Un approccio diverso
Tomasicchio invita le amministrazioni a un salto di qualità: «Il mare e la costa sono un sistema dinamico. Ogni intervento su un tratto di litorale può avere effetti fino a decine di chilometri di distanza. Per questo servono opere protettive – dighe a scogliera, pennelli, ripascimenti – progettate e monitorate con costanza. E serve un servizio regionale unico, capace di superare la frammentazione attuale».

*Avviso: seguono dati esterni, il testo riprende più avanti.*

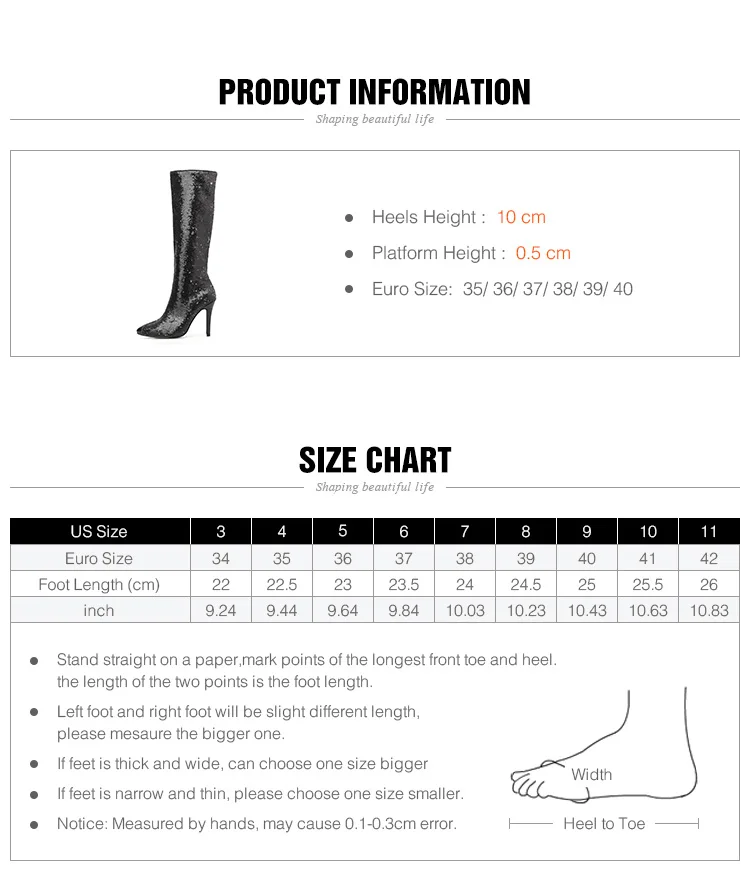 PRODUCT INFORMATION

Shaping beautiful life

• Heels Height : 10 cm
• Platform Height : 0.5 cm
• Euro Size: 35/ 36/ 37/ 38/ 39/ 40

SIZE CHART

Shaping beautiful life

| US Size | 3 | 4 | 5 | 6 | 7 | 8 | 9 | 10 | 11 |
|---|---|---|---|---|---|---|---|---|---|
| Euro Size | 34 | 35 | 36 | 37 | 38 | 39 | 40 | 41 | 42 |
| Foot Length (cm) | 22 | 22.5 | 23 | 23.5 | 24 | 24.5 | 25 | 25.5 | 26 |
| inch | 9.24 | 9.44 | 9.64 | 9.84 | 10.03 | 10.23 | 10.43 | 10.63 | 10.83 |

• Stand straight on a paper,mark points of the longest front toe and heel. the length of the two points is the foot length.
• Left foot and right foot will be slight different length, please mesaure the bigger one.
• If feet is thick and wide, can choose one size bigger
• If feet is narrow and thin, please choose one size smaller.
• Notice: Measured by hands, may cause 0.1-0.3cm error.

Width

Heel to Toe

Un approccio “dinamico” anche nella gestione dei lavori: non cantieri a scadenza rigida, ma contratti flessibili che prevedano verifiche, aggiustamenti, ottimizzazioni in corso d’opera. Perché le opere marittime, a differenza delle costruzioni statiche, vivono e respirano con le onde e con le correnti.
Gli errori del passato
Gli esempi negativi non mancano. A Cerano Sud, negli anni ’90, si è tentato di arginare l’arretramento di una falesia d’argilla ignorando il ruolo dei sedimenti che alimentavano le spiagge salentine. Sul Gargano, un porto turistico ha fatto sparire chilometri di arenile. A Torre dell’Orso, l’eliminazione dei sedimenti provenienti dalle zone limitrofe ha accelerato la scomparsa della spiaggia.
Storie di ordinaria miopia amministrativa.
Il tempo che stringe
Il quadro è chiaro, i rimedi sono noti, gli esperti ci sono. Manca la volontà politica di trasformare la scienza in decisione. Ma il tempo non è infinito: l’erosione non aspetta, il mare non retrocede.
La Puglia rischia di perdere il suo bene più prezioso: la costa. E con essa, un pezzo della sua identità.